Just Start Doing the Job.
There are lots of people looking for work right now.
And there are also many people trying to position themselves for a promotion.
If you want to have the advantage here are some ideas:
Do your first month on the job before you get to the interview
Learn everything you can about the company, the people, the competition, the customers and the market.
Go into your interview with your deliverables:
- An assessment of the current state
- Challenges and opportunities
- A desired outcome description of the future state
- A straw-man list of strategic priorities
- Key initiatives to fill the gap
- A list of problems to be solved
- A list of key communications necessary to support the work
This give you three advantages:
1. It is a great way to demonstrate that you get the requirements and you are able to work at the right level. You are showing you are not going to get lost in the detail, and will focus on those elements of the role that will have the biggest impact on the business.

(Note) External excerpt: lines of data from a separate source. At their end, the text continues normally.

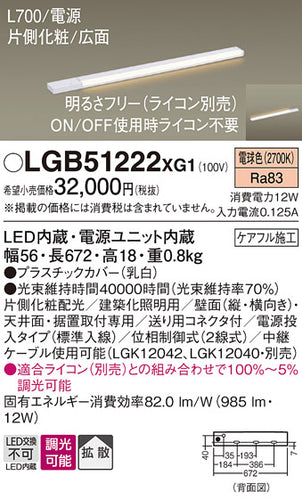 パナソニック（PANASONIC）ベースライト LGB51222XG1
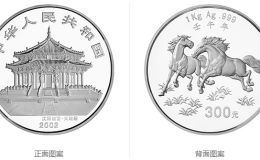 2002年马年一公斤银币多少钱  2002年马年纪念1公斤银币回收价格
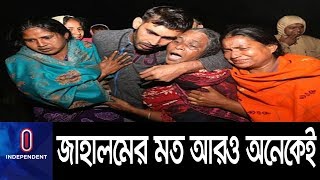 (Exclusive) জাহালমের মত দুর্ভাগ্যের শিকার আরও অনেকেই || Jahalom Case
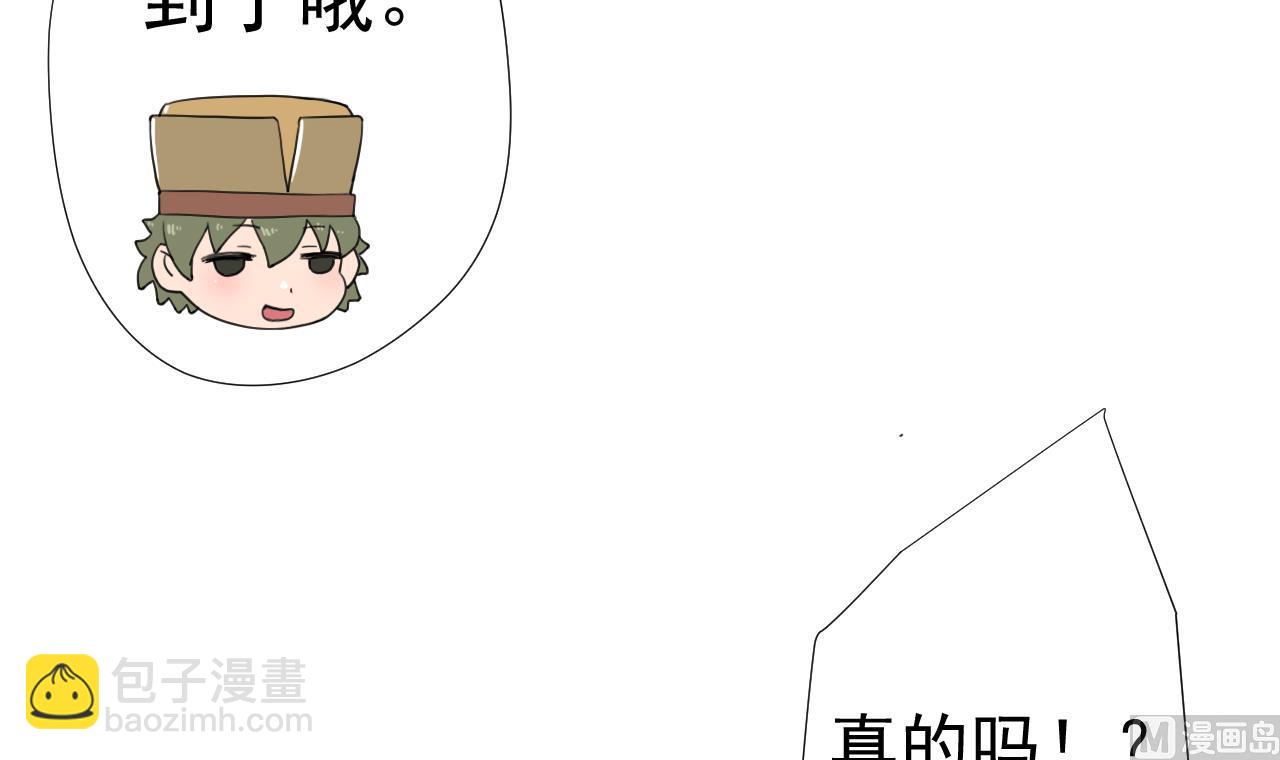 第58话 搬救兵！(1/2)-第58话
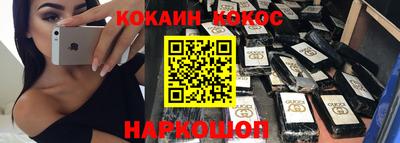 меф Краснодар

2. It shows them how you think and work. It’s hard to know people in an interview. Your work will give them a way to really understand how you will perform. This will make them comfortable about what they will “get” if the get you. That gives you a leg up.

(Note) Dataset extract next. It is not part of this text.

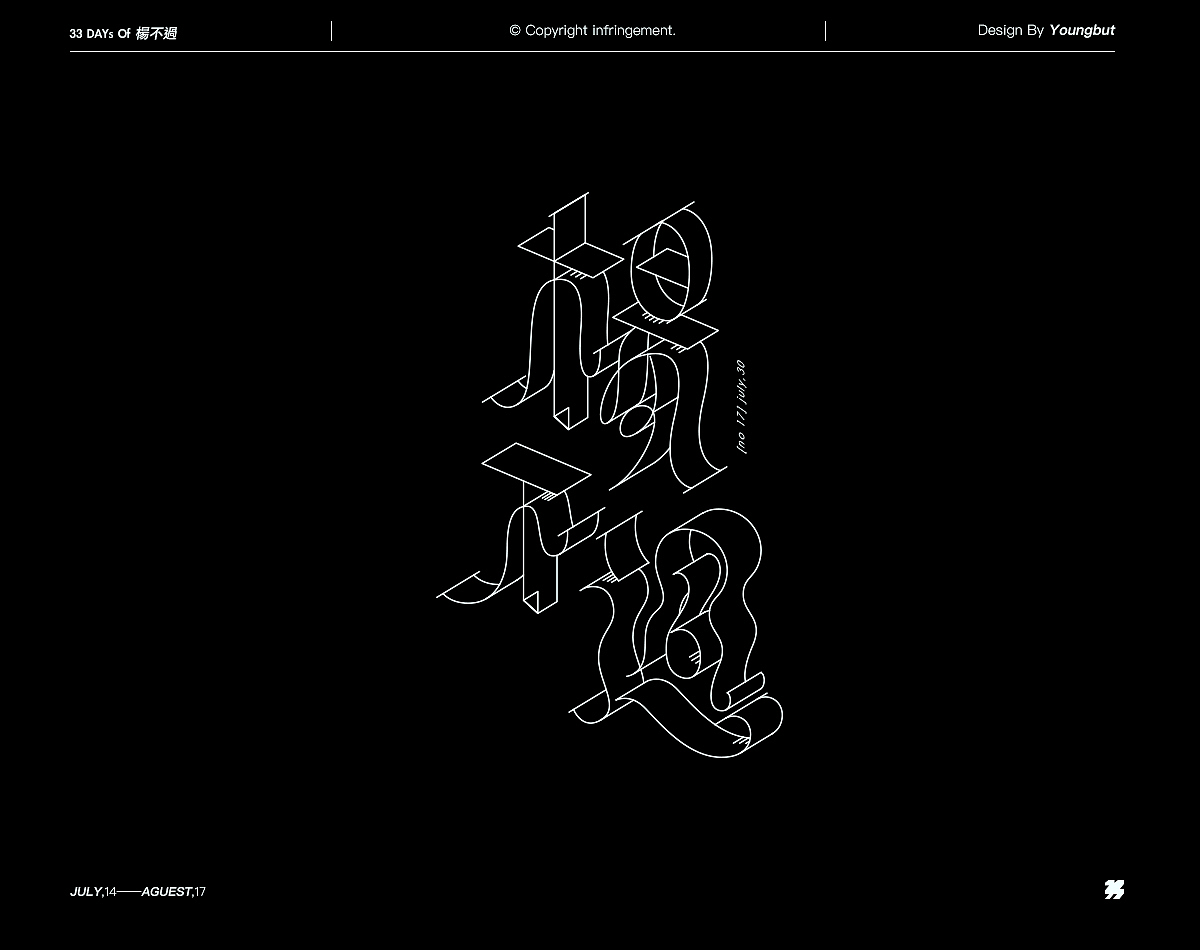 |品牌/字体| 33天33隻楊不過（图ZMTI1OTkyOTk2） - 字体/字形 - 站酷设计师杨不过原创素材 - 站酷ZCOOL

3. You will have already added value to their business. If you do this well, they will see you in the job, doing the job, and will get addicted to the work you are doing. So they will want you to keep doing it!

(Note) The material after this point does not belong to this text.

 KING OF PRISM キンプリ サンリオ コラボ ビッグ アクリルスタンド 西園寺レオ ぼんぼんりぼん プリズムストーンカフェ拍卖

Work this into the interview and conversation
During the interview, present your work, ask questions about it and get feedback. It’s pretty easy to work it in. Sure you have to answer their questions, but not for the whole time.
When someone asks, “How would you handle this?” or “What have you done?” you can say,
“Well actually, I did an assessment of the business and I found two key areas that I believe need significant attention. Could I ask you some questions about that to see if I got this right?…”
Bring in External Feedback
Make sure to bring in an external, customer-experience, outside voice into your evaluation of the business.
There are many good reasons for this:
- It makes you appear really smart — you come across like an industry expert.
- Having information about customer, competitor, analyst and media reactions to the business shows that you know where the real drivers for the business are.
- Having a broad set of external inputs shows that you have a strong personal network that you can use for other things.
- They are not hearing this from most of the other internal candidates who are coming to the interview with an internal view.
- They are not hearing this from all of the external candidates either – it’s a real chance to stand out.
Caution: It’s not about what you have done
The underlying thought in all of this is that you don’t want to be talking about what you have done as much as how you will DO the job you are interviewing for.
Doing the job ahead of time ensures that you will come across as someone who is not resting on their past laurels, and that your past skills will translate to be effective in what the new job requires.